Öyle ki, bu imtihan müslümanlar arasında
Kur'an'ı Kerim'de sevgisi farz kılınan, İslam Peygamberi'nin (sav) Ehlibeytini kılıçtan geçirip esir etmek kadar ileri gitmiş ve bunu Peygamber efendimizin irtihalinden sadece 50 yıl sonra yapmışlardır.
Bunu yapanlar her müslüman gibi Namaz kılan, Oruç tutan, Kur'an okuyan hafızlar vs. ibadetleri yerine getirenler idi.
Islam ümmetinin büyük çoğunluğu batılı temsil eden Yezid'in yanında yer almış, Hakkı temsil eden,
Hakk'ın kendisi olan İmam Hüseyin'in (as) safında ise bir avuç müslüman yer almıştır.
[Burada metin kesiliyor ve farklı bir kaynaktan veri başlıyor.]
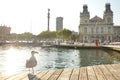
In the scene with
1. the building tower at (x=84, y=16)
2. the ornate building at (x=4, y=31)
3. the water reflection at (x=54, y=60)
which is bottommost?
the water reflection at (x=54, y=60)

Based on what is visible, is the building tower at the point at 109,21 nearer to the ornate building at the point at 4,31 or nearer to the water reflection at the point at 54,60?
the ornate building at the point at 4,31

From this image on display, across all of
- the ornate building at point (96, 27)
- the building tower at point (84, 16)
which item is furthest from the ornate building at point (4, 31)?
the building tower at point (84, 16)

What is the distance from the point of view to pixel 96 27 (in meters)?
132

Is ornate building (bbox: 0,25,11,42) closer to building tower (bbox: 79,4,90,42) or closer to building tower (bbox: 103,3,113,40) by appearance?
building tower (bbox: 79,4,90,42)

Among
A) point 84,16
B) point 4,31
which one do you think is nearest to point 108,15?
Answer: point 84,16

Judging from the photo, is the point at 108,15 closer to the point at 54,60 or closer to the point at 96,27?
the point at 96,27

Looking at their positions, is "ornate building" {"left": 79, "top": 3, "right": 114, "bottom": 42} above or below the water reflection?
above

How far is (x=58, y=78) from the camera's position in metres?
8.94

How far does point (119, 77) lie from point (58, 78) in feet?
7.77

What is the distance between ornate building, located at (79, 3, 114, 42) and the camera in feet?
428

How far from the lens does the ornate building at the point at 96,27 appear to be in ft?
428

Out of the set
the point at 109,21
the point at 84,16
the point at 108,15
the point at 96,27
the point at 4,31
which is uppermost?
the point at 108,15

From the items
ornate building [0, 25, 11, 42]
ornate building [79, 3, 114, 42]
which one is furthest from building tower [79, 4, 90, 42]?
ornate building [0, 25, 11, 42]

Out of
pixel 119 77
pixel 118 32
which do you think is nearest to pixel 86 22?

Batılı temsil edenler sadece Yezid'in yanında savaşanlar değil, sözde iman Hüseyin'in (as) yanında olup, zulme sessiz kalanlar, kalan ömrünü Kabe'nin dibinde kalıp her gün namaz kılıp Kabe'yi tavaf ile cenneti arzulayanlar, itidalli davranmaya çağıranlar da imtihanı kaybedenlerin safında sayılmıştır.
Kerbela'da vurgulanan bariz sözlerden biri
" Kulli arzın Kerbela, kulli yevmin Aşura" yani "her yer Kerbela her gün Aşura" cümlesidir. Buna binaen
bugünün Kerbelası Gazze'dir demekte hiç bir sakınca yoktur!!
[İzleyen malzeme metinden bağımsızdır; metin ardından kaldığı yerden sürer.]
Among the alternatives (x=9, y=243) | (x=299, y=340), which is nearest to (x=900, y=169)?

Her ne kadar Kerbela'daki zulüm hiçbir zulümle kıyaslanamaz olsa da,
günümüzdeki gasbçı siyonist rejimin Gazze'de yaptıkları zulüm, bütün dünyanın gözü önünde cereyan ederken, dünyadaki bütün insanlık sus pus durumda, gasbçı rejimin aşikar dostlarının yaptıkları destek vs onların fıtratından dolayı normaldir.
Genel anlamda imtihana tabi tutulan tüm insanlık olmakla birlikte, özelde Gazze halkının müslüman olması ve müslümanların kutsal beldesi olan Mescid-ul Aksa'yı, yani müslümların izzetini, onurunu korumaları nedeniyle müslümanlardır.
Gazzeli müslümanlar insanlık dışı bu vahşi yaratıkların zulmünü kendilerine verilen imkanlar ile mukavemet gösterirken satılmış Arap ülkelerinden ümidini kesmiş durumdalar. Onunla birlikte bekledikleri yardım, özellikle müslüman liderliğine oynayan, asırlarca Kudüs'ü yönetmiş Osmanlı Türkiyesinden de maalesef gelmiyor.
Zira Osmanlı Türkiyesi bürokrasi ve diyalog nutukları ile itidalli olmaya davet ederken, İsrail'e giden hiçbir yardımı kesmiyor, engellemiyor bile,
ama çok şiddetli bir şekilde kınıyor tabi....
Güney Afrika kadar bile bürokrasiyi işletemezken,
insanlığın yanında İslam ümmetinin de çıtı çıkmıyor maalesef..
57 islam ülkesi içinde sadece tüm direniş hareketini oluşturan Filistin'deki İslami cihad, Hamas, Lübnan ve Irak Hizbullahı, Haşdi Şabi, Yemen'de Ensarullah ve bunların abisi ve hamisi olan İran İslam Cumhuriyeti'nin dışında hakkın yanında duran dik duruşlu onurlu bir yönetim kadrosu göremiyoruz maalesef.
Evet bu ümmetin çoğunluğu Kerbela'da nasıl zalimin yanında yer aldıysa, bugünde Gazze'de yine gerek sessiz kalarak, gerek sadece kınayarak, gerekse bizzat gasıp rejime destek vererek zalimin yanında zulmün safında yer almışlardır.
İmtihanı kazananlar Kerbela'da nasıl bir avuç müminler idiyse şimdi Gazze'de de kazananlar yine aynı Kerbela ruhunu anlayan müminler olmuştur...
Kerbela ruhu anlaşılmadan Zafer kazanılmayacağı
bir kez daha anlaşılmıştır.!
Gazze sınavında haktan yana saf tutanlara selâm olsun.